Document Type

Conference Proceeding


Engineering (HMC)

Publication Date



Hands-on, project-based engineering education is alive and well. However, anecdotal evidence indicates that we are seeing fewer undergraduate engineering students who arrive on campus already knowing how to ‘use their hands’—having familiarity with tools and mechanical devices, knowing how to connect things, savvy about avoiding leaks in fluid systems, wary of stripping a screw thread or shearing a bolt head—the kinds of things that an archetypal car enthusiast would have learned in high school. For design-build-test project-based engineering educational experiences, having at least one car enthusiast has proven invaluable: more time can be spent on testing and re-designing, rather than getting bogged down in the initial selection of means to satisfy an engineering design function. Also, it seems that the design space can be expanded; students are aware of more ways to satisfy design functions, and less likely to eliminate potential designs due to ignorance of building techniques. Car-enthusiast skills also come in handy during the building process, rather than relying on inexperienced students who may be picking up tools for the first time. Why the decline in these do-it-yourself-ers? Evidence shows that fewer Millennials own and drive cars. This may be affecting their experiences with car maintenance.
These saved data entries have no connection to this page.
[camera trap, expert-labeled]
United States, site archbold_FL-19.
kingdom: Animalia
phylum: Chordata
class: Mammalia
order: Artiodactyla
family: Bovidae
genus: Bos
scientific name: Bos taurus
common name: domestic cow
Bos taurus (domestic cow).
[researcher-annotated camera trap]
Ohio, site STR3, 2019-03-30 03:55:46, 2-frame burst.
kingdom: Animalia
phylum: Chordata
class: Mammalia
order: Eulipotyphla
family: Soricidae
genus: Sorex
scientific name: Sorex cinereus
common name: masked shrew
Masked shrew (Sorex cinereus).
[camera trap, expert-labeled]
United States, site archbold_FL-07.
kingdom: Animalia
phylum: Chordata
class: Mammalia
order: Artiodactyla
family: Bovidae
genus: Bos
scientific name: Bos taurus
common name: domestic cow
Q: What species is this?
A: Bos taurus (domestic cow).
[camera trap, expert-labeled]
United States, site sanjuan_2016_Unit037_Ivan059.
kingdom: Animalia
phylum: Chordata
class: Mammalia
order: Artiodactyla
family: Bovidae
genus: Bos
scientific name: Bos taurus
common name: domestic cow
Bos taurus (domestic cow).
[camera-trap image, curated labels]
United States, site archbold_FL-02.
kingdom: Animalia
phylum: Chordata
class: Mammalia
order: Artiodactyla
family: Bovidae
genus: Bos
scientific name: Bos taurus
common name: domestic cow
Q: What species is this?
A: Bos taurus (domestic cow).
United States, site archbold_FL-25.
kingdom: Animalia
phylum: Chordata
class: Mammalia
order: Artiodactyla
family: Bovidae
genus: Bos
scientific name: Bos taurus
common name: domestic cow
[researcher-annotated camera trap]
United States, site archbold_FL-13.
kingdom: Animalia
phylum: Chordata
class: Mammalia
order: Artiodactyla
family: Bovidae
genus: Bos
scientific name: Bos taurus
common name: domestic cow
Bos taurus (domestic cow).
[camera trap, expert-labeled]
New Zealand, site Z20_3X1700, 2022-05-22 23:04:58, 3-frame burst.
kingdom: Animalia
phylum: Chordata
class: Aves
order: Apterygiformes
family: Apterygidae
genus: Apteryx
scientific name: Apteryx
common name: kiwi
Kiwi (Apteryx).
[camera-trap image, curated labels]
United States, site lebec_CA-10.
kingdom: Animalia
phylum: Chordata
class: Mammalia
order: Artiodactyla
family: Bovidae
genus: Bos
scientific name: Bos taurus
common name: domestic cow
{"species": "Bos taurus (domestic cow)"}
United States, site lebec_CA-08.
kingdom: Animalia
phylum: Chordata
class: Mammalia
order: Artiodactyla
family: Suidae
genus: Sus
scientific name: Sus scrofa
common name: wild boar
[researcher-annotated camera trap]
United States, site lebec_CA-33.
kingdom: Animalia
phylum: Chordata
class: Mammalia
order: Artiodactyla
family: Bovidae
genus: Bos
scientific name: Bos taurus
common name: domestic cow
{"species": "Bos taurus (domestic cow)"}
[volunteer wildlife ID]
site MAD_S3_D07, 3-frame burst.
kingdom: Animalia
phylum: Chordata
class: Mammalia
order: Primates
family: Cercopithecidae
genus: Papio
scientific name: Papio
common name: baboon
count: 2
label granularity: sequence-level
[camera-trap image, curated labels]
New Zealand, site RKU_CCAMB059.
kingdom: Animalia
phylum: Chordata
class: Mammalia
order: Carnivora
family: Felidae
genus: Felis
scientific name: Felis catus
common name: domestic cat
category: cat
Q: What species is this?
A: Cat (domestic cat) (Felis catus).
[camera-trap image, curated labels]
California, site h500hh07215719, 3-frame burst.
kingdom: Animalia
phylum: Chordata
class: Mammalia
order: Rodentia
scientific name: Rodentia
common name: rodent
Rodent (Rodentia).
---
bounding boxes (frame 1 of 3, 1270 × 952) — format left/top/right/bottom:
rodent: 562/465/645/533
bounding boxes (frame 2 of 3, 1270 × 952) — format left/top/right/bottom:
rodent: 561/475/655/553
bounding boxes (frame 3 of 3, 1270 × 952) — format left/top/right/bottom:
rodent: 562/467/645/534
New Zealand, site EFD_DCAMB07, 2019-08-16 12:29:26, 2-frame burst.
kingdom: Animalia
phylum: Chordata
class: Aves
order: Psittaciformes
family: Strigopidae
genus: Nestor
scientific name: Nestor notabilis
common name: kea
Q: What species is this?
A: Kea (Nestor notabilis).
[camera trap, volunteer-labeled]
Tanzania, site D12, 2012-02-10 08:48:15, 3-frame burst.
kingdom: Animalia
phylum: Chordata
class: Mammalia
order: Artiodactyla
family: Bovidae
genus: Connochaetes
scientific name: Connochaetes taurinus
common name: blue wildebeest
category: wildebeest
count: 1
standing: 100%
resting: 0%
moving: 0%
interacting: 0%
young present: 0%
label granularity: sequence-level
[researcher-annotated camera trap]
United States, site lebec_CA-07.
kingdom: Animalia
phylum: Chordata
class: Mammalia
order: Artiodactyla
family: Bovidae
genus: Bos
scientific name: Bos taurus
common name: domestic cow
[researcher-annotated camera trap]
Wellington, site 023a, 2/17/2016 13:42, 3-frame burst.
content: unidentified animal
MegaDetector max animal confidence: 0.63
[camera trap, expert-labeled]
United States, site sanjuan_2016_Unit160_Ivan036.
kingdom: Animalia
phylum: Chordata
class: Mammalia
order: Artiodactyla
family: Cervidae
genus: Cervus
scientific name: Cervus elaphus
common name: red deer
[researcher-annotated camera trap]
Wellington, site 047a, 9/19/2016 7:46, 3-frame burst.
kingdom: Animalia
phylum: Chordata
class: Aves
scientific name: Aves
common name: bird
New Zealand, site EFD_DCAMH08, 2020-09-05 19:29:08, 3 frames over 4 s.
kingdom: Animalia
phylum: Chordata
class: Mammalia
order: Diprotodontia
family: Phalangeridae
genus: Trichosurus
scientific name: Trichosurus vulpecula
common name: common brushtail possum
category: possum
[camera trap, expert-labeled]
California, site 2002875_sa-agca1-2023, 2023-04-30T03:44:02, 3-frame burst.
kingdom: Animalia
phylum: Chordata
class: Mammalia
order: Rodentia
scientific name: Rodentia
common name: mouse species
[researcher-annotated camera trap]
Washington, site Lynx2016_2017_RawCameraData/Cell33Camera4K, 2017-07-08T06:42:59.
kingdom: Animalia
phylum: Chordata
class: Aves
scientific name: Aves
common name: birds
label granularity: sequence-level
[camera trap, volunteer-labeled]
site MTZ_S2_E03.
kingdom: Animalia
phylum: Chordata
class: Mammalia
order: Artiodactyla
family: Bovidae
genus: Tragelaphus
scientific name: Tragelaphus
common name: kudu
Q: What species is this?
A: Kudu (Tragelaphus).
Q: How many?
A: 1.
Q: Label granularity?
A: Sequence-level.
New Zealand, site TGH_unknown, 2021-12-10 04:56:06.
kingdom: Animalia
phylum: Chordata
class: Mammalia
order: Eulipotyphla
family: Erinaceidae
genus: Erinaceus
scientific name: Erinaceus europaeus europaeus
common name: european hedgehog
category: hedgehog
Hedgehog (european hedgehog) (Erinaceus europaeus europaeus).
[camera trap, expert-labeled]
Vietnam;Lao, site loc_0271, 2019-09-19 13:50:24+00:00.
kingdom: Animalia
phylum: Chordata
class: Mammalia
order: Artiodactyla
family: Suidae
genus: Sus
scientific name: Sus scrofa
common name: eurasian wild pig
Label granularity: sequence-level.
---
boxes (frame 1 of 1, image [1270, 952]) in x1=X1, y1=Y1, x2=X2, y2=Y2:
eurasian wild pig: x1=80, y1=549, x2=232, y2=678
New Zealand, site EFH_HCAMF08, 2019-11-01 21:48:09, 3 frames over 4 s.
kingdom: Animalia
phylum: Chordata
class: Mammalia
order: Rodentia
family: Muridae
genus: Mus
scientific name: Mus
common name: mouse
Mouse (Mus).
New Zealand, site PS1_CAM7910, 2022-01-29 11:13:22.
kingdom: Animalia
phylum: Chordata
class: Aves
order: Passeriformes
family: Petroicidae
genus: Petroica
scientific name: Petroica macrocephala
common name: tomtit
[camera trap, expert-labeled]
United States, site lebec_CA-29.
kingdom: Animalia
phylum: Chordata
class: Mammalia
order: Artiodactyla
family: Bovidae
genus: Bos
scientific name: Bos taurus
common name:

Millennial culture also includes a type of perfectionism that may be affecting their desire to use their hands, either in fixing things, or in traditional ways of building. The existence of on-board diagnostic computer interfaces is perceived to have an effect, though it is arguable. Many gadgets, especially electronic devices such as mobile phones, PDAs, and gaming systems, are designed and manufactured in ways that make them difficult to open up and repair, but new sites such as iFixit do provide teardowns and repair manuals. I will explore these issues, especially their implications on current undergraduate engineering pedagogy, present ‘practical work’ experiences from Canterbury and Imperial College, and suggest potential ways of improving beginning engineering students’ hands-on skills.